EU leaders such as French President Emmanuel Macron have criticized President Joe Biden’s signature Inflation Reduction Act, alleging that the bill’s provisions that require products be manufactured or mined in America to qualify for tax credits and other incentives were protectionist and “aggressive” toward European businesses, according to Bloomberg.
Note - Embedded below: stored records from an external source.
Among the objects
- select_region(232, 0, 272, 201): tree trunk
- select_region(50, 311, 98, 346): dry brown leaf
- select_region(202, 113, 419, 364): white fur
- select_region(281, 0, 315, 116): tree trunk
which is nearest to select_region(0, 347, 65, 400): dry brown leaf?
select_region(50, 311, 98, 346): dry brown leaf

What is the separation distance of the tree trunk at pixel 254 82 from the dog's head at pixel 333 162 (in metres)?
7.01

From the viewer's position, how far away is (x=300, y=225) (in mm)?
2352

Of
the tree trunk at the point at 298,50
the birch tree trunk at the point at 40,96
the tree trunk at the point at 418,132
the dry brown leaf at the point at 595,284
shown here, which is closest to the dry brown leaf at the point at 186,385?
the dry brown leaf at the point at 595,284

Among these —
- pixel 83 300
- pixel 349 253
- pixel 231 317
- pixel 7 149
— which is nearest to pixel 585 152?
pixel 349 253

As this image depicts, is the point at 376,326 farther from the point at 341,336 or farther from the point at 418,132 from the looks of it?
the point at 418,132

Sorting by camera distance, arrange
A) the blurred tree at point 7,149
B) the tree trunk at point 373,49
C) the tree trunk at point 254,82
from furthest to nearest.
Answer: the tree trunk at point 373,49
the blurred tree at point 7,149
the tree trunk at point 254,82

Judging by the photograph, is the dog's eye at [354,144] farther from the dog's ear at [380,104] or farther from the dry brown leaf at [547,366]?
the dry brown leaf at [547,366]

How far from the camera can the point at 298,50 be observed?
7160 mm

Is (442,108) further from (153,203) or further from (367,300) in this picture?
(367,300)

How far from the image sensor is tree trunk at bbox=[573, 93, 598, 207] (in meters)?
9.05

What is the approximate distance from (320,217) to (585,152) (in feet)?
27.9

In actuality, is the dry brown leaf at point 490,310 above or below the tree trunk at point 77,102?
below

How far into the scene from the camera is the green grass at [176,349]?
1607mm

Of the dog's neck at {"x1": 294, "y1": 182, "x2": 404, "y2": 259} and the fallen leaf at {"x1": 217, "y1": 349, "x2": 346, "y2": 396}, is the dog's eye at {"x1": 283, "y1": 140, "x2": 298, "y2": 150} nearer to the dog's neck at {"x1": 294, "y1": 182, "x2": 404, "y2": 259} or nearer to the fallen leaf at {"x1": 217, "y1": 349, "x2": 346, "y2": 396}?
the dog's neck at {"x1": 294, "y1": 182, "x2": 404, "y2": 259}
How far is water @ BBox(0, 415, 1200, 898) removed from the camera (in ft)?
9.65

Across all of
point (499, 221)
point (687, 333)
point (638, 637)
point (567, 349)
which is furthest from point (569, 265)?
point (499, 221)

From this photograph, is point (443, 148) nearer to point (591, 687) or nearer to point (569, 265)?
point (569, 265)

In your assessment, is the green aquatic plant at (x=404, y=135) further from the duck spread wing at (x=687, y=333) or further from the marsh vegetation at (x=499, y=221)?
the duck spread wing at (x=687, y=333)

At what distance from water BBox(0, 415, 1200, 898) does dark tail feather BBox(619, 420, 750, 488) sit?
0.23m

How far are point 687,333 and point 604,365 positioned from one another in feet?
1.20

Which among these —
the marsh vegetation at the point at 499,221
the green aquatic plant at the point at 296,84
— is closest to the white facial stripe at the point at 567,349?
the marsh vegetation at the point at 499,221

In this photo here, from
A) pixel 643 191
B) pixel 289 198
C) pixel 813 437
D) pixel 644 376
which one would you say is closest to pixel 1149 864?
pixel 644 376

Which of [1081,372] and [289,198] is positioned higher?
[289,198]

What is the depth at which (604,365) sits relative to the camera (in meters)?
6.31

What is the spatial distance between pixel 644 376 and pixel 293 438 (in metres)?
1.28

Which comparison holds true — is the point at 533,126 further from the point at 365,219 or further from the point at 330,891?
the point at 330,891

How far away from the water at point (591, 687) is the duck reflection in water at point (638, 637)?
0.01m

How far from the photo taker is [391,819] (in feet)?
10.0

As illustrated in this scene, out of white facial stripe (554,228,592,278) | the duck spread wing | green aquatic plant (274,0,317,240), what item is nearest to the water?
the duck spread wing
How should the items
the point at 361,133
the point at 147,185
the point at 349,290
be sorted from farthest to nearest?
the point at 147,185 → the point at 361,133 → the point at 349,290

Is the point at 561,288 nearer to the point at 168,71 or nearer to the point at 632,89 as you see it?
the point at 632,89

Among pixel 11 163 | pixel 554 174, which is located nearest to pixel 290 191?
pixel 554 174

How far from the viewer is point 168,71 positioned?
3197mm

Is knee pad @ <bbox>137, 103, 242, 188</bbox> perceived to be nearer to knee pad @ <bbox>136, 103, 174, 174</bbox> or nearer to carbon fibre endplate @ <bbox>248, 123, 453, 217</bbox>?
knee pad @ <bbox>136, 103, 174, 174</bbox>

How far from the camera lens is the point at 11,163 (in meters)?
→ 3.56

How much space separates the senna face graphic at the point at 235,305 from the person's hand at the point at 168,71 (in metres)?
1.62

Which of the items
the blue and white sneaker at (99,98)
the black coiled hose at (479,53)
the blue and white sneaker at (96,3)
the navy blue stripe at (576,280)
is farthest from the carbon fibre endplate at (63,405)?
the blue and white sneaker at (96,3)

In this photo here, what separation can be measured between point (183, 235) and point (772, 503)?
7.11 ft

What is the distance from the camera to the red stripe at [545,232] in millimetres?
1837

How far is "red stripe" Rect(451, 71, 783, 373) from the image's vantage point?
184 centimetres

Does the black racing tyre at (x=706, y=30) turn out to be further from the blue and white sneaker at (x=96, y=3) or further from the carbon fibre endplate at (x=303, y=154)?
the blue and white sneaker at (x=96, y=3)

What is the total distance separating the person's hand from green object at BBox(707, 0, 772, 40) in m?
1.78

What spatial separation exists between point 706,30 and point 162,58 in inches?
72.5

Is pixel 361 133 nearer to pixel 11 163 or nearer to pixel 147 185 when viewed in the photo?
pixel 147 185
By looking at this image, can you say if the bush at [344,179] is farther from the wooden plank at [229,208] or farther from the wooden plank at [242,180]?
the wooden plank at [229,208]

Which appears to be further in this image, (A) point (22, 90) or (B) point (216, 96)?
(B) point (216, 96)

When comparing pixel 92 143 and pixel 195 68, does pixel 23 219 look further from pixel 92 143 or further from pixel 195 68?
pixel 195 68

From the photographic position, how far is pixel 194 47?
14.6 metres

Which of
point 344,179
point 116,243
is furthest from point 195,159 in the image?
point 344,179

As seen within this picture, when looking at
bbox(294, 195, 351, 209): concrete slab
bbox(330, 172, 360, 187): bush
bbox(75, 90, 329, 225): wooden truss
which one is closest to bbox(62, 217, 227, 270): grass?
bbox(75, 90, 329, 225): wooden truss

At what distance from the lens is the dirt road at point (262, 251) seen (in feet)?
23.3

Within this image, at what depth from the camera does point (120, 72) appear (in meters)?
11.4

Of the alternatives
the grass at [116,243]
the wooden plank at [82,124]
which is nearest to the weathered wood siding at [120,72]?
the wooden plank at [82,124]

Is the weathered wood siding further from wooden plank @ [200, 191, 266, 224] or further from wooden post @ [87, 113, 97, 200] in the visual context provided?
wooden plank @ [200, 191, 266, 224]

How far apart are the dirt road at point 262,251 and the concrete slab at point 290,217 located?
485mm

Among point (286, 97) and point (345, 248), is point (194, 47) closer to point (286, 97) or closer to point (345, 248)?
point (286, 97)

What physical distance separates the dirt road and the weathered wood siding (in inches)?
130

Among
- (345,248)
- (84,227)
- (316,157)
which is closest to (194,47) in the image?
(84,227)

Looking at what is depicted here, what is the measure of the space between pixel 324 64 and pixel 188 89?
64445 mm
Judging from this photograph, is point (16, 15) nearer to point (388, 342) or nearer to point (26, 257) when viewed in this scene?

While EU companies are unlikely to abandon Europe entirely — European incentives combine to roughly $1 trillion compared to the IRA’s $369 billion — the relative ease with which projects and funding can be secured in the U.S. may prompt European firms to focus their attention on the U.S. instead of their home nations, Bloomberg reported.
The proposed Act will:
▪️Foster investment with more predictable permitting processes
▪️Boost demand for net-zero tech
▪️Support innovation through sandbox testing
▪️Promote net-zero tech skills
▪️Help build international partnerships
— European Commission (@EU_Commission) March 16, 2023
“The IRA serves as an electroshock for Europe,” Pascal Canfin, a French lawmaker who leads the European Parliament’s environment committee, told Bloomberg. “We need to change to simplify rules and we need to give companies predictability on energy prices.”
The commission also introduced the Critical Raw Materials Act, which would set a target for the EU to mine at least 10% of its own critical minerals by 2030 and process at least 40% of all critical raw materials it consumes, according to a press release. It also sets a goal that no more than 65% of the EU’s annual consumption of critical raw materials be supplied by a single nation.
“We are not a resource-rich continent,” Dombrovskis told reporters, noting that Europe relied on a small collection of partners to provide many materials, according to Reuters. “This is not a stable nor reliable way to build the industries of the future. So we urgently need to diversify.”
China currently dominates the international supply of minerals, such as lithium and cobalt, which are critical to green technologies and batteries. American automotive giant GM recently invested $650 million in a major lithium mine in Nebraska operated by Canada-based Lithium Americas, whose largest investor is the Chinese mining giant Ganfeng Lithium.